-- Start of TEXT --

This is the second model from Jason Brownlee's Long Short Term Memory Networks with Python book. His book has implementations using Keras, this notebook is an equivalent Pytorch implementation of the same problem. From section 7.2 of the book:
We can generate sequences of damped sine waves of different periods and damping decay values, and withold the last few points in each series, and have the model predict them. From a model perspective, a sequence of n timesteps are fed in, then at the end of the sequence a single prediction (consisting of a vector of multiple features that we will interpret as time steps).
In [1]:
from __future__ import division, print_function
from sklearn.metrics import mean_absolute_error
import torch
import torch.nn as nn
from torch.autograd import Variable
import math
import matplotlib.pyplot as plt
import numpy as np
import os
import shutil
%matplotlib inline
In [2]:
def generate_sequence(length, period, decay):
return [0.5 + 0.5 * math.sin(2 * math.pi * i / period) * math.exp(-decay * i)
for i in range(length)]
def generate_data(num_samples, input_length, output_length):
xs, ys = [], []
for _ in range(num_samples):
p = np.random.randint(low=10, high=20)
d = np.random.uniform(0.01, 0.1)
sequence = generate_sequence(input_length + output_length, p, d)
xs.append(sequence[:-output_length])
ys.append(sequence[-output_length:])
X = np.array(xs).reshape(num_samples, input_length, 1)
y = np.array(ys).reshape(num_samples, output_length)
return X, y
In [3]:
X, y = generate_data(5, 20, 5)
print(X.shape, y.shape)
for i in range(X.shape[0]):
plt.plot([x for x in X[i, :, 0]] + [x for x in y[i]], marker="o")
plt.axvline(x=20, color="k", linestyle="--")
plt.show()

-- End of TEXT --
-- Start of RECORDS SUPPLIED --

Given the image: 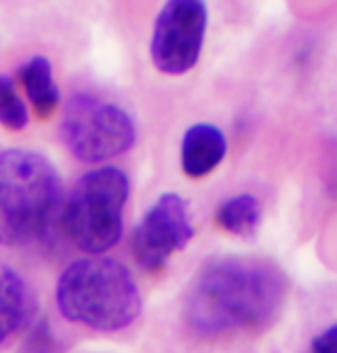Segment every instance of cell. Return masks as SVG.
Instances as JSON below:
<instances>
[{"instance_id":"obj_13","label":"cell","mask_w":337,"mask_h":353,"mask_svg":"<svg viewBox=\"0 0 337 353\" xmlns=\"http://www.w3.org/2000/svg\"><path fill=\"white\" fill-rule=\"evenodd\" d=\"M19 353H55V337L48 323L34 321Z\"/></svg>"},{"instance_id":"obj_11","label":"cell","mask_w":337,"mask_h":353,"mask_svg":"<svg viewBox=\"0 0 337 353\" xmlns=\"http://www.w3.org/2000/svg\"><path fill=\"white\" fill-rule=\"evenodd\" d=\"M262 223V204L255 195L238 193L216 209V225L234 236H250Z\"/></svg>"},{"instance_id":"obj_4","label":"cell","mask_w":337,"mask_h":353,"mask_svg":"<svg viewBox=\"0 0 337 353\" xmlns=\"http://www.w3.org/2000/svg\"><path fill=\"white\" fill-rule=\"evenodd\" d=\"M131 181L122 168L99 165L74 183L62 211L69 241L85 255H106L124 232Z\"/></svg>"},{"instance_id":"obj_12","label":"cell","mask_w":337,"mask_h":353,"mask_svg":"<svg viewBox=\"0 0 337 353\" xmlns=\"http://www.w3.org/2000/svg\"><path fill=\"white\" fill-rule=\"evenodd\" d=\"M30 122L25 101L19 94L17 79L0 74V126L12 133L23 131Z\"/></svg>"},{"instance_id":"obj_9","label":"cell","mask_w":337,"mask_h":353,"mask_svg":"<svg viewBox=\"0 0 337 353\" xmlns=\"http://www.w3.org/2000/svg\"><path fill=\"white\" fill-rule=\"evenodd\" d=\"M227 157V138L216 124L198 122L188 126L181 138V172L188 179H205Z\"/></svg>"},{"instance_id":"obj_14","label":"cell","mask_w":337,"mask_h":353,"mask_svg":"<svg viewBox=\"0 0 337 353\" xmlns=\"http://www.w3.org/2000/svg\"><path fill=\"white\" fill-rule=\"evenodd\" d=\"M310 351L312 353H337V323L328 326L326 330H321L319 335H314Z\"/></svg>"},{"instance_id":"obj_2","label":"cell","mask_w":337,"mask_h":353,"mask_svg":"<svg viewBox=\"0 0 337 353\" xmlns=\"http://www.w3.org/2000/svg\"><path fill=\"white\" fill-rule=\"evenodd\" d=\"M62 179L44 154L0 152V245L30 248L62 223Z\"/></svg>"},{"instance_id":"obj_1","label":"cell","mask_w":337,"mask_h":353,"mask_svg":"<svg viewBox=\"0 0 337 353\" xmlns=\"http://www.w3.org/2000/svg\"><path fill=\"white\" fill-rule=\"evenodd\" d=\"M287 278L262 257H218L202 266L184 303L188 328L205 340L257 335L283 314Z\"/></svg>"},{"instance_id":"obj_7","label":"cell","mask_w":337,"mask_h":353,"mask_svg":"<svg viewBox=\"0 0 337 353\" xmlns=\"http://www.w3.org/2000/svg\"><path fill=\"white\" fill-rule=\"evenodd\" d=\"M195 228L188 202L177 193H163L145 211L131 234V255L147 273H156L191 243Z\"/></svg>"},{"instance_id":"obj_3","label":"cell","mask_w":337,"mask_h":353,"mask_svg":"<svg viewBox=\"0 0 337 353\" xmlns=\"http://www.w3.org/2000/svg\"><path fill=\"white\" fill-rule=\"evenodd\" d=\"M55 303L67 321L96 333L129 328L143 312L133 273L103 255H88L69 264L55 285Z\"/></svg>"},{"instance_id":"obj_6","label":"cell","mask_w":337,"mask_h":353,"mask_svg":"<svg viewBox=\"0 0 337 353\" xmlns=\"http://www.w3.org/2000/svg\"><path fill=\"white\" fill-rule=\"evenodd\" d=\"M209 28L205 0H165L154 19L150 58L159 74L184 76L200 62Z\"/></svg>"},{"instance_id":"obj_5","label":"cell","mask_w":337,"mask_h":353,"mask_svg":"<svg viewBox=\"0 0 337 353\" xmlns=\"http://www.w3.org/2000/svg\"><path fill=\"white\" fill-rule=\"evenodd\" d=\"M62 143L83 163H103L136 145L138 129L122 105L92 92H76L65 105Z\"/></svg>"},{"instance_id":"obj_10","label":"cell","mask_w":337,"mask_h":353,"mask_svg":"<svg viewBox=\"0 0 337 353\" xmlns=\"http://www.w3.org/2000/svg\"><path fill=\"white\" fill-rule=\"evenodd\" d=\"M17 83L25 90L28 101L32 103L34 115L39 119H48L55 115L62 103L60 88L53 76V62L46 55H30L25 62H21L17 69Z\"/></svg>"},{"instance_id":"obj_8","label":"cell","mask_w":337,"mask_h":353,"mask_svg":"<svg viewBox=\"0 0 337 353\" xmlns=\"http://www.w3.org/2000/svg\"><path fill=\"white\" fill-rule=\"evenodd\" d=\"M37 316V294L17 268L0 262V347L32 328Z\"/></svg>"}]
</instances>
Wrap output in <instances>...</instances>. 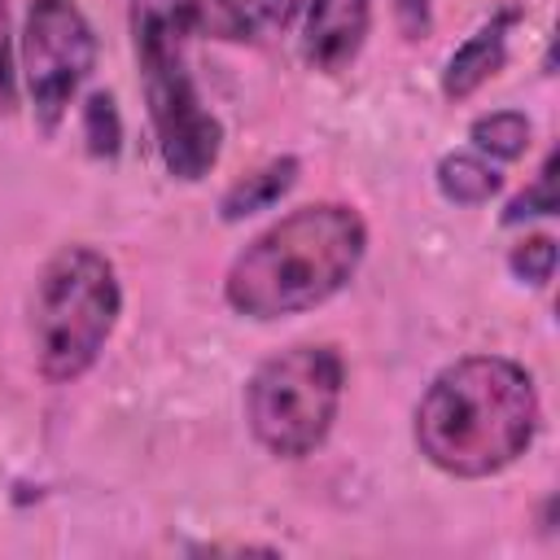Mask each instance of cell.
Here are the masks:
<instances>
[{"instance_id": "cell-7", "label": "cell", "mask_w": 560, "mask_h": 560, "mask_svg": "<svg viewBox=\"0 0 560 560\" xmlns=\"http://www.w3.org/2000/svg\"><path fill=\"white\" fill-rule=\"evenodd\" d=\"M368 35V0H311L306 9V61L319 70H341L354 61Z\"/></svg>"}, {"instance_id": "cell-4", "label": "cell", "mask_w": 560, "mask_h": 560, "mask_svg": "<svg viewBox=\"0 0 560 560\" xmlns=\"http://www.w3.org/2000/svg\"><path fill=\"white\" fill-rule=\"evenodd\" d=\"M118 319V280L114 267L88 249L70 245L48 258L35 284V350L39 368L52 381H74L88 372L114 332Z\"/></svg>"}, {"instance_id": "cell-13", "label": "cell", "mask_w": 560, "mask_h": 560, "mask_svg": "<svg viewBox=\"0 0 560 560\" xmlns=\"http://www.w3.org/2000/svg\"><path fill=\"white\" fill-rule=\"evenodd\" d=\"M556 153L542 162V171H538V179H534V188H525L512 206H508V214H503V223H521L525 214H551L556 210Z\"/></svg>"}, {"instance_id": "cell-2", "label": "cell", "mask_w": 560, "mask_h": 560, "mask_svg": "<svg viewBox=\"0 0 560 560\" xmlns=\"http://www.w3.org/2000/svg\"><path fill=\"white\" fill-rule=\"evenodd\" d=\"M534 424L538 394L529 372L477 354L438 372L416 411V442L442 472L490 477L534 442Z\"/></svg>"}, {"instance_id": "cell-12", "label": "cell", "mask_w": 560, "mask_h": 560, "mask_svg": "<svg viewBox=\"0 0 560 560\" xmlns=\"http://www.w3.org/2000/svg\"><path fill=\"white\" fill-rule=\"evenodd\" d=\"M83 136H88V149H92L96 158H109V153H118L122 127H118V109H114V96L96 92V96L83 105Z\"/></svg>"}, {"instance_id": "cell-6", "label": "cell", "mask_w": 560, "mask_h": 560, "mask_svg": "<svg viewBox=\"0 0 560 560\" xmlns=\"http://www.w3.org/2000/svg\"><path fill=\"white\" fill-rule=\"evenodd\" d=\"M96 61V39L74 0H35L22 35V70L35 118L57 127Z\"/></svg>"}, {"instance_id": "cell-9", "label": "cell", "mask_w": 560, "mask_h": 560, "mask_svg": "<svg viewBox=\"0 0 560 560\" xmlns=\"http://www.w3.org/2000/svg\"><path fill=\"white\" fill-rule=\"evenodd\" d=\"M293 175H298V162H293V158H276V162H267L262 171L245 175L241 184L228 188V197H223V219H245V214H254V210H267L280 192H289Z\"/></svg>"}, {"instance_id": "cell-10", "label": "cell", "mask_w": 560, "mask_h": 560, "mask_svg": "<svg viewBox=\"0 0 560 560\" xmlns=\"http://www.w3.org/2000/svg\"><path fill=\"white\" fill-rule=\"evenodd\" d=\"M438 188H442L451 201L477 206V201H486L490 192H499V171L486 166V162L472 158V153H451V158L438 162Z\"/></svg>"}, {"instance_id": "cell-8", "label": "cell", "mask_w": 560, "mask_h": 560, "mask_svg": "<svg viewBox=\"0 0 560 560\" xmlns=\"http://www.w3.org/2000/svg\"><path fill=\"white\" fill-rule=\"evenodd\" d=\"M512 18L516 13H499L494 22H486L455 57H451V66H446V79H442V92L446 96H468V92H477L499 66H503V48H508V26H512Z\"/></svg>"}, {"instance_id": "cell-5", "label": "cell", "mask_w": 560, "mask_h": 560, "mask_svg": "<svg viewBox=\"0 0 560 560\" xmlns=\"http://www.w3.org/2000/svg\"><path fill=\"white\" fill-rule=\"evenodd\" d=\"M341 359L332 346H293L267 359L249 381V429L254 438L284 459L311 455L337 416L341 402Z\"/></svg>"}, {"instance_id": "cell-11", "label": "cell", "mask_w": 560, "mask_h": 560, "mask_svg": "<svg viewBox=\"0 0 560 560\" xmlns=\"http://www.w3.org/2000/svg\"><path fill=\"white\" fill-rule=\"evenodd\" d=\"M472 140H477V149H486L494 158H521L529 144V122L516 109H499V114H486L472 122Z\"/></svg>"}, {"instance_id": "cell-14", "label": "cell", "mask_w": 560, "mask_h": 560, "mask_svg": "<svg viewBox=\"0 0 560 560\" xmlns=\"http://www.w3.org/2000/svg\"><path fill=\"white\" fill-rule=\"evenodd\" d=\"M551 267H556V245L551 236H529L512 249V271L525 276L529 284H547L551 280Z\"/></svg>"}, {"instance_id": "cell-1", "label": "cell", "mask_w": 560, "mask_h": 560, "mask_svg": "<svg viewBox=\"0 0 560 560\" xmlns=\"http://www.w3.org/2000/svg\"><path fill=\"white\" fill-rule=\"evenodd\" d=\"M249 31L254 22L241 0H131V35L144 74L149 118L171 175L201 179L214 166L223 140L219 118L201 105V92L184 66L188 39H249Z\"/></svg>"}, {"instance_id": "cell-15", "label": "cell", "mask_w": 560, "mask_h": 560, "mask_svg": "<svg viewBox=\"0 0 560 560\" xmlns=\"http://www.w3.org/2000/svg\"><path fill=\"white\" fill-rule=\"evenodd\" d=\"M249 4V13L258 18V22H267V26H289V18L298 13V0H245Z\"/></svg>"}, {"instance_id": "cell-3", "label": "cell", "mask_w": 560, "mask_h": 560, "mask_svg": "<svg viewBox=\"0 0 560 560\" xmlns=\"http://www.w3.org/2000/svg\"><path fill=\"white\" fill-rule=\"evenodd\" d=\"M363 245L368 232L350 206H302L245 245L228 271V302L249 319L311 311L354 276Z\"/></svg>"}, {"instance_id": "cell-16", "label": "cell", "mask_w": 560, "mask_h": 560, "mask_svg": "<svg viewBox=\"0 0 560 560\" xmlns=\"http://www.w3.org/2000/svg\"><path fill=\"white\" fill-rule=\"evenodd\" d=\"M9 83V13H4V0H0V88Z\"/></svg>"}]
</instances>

-- End of RECORDS SUPPLIED --
-- Start of RECORDS SUPPLIED --

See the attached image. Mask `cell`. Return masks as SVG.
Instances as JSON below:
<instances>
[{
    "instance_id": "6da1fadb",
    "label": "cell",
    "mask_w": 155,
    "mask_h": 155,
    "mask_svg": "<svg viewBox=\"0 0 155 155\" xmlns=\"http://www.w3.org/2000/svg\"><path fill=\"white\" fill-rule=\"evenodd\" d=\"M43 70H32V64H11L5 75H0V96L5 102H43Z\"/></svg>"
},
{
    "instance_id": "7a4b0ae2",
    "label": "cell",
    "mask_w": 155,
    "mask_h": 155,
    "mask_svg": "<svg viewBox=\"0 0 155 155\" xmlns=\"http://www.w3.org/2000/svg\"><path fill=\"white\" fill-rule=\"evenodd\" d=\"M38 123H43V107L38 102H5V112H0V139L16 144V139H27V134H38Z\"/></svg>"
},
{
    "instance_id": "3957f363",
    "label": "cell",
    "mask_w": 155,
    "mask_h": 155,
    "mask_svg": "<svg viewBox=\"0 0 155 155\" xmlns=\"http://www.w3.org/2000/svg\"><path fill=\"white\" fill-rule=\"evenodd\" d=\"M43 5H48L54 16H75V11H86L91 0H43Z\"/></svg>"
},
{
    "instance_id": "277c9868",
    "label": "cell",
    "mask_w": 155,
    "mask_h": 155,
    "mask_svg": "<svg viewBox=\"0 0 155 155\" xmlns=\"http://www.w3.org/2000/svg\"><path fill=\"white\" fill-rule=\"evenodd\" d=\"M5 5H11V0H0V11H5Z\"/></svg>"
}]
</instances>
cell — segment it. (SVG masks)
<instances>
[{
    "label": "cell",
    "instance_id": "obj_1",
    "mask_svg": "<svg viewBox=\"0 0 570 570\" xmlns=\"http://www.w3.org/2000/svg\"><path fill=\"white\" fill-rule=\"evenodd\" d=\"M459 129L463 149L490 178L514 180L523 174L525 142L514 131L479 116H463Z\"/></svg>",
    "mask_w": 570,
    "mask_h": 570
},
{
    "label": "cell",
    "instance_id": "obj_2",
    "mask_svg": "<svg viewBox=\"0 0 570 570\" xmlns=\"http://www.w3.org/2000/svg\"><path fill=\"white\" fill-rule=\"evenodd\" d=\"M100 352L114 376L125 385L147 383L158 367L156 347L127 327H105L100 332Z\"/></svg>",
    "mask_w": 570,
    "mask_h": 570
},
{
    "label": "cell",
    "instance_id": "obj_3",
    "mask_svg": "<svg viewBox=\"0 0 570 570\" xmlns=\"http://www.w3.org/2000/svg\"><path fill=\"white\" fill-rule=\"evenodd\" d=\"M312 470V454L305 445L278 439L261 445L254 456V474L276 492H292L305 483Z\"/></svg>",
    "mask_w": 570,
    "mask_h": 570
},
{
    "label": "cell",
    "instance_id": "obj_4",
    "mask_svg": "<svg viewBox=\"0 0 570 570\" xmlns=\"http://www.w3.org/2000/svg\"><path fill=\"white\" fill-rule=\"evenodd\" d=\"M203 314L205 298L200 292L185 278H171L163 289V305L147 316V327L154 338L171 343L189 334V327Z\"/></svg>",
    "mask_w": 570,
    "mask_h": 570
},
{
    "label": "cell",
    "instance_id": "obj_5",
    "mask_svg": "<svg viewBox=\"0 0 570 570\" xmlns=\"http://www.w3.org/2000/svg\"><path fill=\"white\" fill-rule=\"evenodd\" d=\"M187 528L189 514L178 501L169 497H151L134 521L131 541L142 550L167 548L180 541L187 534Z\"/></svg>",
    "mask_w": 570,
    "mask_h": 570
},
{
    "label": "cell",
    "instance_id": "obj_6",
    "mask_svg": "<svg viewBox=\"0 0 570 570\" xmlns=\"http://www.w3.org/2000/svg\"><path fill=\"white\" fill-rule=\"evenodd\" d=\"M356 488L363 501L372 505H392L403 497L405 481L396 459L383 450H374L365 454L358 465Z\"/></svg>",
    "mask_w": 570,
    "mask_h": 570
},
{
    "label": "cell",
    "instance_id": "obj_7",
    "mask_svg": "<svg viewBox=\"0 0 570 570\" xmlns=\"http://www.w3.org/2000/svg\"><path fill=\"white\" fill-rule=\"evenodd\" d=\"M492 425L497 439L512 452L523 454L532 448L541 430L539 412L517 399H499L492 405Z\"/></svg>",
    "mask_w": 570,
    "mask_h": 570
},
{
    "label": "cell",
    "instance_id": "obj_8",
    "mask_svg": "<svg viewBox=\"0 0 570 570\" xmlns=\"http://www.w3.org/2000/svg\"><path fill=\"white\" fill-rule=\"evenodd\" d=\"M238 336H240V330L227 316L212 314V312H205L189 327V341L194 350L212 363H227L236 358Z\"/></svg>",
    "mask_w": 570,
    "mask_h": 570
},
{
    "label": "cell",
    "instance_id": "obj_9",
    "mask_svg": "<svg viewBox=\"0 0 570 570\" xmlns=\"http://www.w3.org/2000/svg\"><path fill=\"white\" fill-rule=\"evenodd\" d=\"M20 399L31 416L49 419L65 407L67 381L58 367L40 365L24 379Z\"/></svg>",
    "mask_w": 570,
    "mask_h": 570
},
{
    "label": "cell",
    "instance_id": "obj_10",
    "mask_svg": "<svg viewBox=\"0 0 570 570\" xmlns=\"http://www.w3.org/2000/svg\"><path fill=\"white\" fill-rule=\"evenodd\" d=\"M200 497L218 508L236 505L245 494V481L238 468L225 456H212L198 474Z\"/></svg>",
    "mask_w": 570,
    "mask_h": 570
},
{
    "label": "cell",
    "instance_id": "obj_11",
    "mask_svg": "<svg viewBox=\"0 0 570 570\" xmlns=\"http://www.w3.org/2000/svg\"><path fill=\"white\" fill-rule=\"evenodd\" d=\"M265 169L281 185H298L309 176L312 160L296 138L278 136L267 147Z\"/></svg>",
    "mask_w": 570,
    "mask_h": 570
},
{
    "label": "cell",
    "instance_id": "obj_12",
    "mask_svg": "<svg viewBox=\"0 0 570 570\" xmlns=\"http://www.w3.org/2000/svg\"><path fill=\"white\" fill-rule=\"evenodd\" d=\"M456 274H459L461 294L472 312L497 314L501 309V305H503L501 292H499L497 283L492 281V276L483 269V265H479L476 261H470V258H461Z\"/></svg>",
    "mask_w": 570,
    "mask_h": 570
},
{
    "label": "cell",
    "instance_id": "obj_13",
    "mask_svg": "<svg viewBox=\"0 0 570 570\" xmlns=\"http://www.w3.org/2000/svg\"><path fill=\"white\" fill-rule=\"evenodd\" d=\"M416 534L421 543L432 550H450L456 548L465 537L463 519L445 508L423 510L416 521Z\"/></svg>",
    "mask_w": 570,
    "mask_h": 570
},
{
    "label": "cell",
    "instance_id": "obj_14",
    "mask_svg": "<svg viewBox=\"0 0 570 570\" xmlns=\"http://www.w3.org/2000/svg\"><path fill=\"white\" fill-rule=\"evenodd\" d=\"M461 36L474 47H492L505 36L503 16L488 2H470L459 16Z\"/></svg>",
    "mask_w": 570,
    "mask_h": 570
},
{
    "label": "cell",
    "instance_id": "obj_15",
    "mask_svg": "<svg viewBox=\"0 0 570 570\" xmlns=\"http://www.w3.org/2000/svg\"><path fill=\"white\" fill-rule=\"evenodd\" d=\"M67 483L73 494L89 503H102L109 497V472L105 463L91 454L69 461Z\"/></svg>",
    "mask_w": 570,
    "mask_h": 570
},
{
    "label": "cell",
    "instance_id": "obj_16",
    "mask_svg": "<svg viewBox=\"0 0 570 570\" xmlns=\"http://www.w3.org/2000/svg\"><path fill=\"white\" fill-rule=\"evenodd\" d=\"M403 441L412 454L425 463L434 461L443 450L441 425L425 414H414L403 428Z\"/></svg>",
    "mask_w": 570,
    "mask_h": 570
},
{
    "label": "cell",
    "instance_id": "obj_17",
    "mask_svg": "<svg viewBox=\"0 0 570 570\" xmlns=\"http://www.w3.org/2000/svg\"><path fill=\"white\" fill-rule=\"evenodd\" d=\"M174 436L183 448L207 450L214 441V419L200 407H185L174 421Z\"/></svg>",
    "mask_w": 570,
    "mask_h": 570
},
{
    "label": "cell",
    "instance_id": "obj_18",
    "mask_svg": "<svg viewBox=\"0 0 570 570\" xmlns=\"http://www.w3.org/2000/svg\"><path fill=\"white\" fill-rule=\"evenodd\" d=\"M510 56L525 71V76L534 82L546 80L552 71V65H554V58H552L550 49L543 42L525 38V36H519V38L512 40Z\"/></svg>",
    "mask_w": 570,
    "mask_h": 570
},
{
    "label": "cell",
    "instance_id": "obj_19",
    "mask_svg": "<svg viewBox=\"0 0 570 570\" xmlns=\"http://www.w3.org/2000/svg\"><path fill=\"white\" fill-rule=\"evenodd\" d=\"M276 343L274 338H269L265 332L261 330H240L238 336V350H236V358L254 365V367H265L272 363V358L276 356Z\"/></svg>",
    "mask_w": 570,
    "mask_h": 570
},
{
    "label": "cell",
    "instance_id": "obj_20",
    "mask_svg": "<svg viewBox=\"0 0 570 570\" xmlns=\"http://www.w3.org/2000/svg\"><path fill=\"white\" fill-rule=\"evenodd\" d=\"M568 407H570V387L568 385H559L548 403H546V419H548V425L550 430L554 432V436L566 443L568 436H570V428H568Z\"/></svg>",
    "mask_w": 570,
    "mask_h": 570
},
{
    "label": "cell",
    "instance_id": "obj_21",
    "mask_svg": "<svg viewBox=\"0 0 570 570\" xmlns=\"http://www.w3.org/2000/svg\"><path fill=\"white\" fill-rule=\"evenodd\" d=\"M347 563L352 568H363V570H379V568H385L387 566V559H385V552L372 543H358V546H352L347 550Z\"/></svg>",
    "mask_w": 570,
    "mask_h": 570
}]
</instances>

-- End of RECORDS SUPPLIED --

§ JOBS:
A. In one to three sentences, explain why, according to the damped sine wave notebook, the model's single prediction at the end of a sequence is a vector of multiple features.
B. Resume the damped sine wave notebook from the point at which it stops.
The material is not required.

§ EXPECTED OUTPUTS:
A. The last few points of each generated series are withheld, and the model must predict them. Its single prediction is therefore a vector of several features, each interpreted as one of those withheld time steps.

B.
The parameters for our model is a little different from that proposed in the book. Instead of having (10k, 0.1k, 1k) records for training, validation and test and training the model for 1 epoch, we have 1/10-th the data volume and we train for 10 epochs. We end up getting slightly better results than the model on the original data volumes.
In [4]:
NUM_TRAIN_SAMPLES = 1000
NUM_VAL_SAMPLES = 10
NUM_TEST_SAMPLES = 100
INPUT_SEQ_LEN = 50
OUTPUT_SEQ_LEN = 5
INPUT_DIM = 1
HIDDEN_DIM = 20
NUM_LAYERS = 2
OUTPUT_DIM = 5
LEARNING_RATE = 1e-3
BATCH_SIZE = 10
NUM_EPOCHS = 10
DATA_DIR = "../../data"
MODEL_FILE = os.path.join(DATA_DIR, "torch-07-dsw-pred-{:d}.model")
In [5]:
Xtrain, ytrain = generate_data(NUM_TRAIN_SAMPLES, INPUT_SEQ_LEN, OUTPUT_SEQ_LEN)
Xval, yval = generate_data(NUM_VAL_SAMPLES, INPUT_SEQ_LEN, OUTPUT_SEQ_LEN)
Xtest, ytest = generate_data(NUM_TEST_SAMPLES, INPUT_SEQ_LEN, OUTPUT_SEQ_LEN)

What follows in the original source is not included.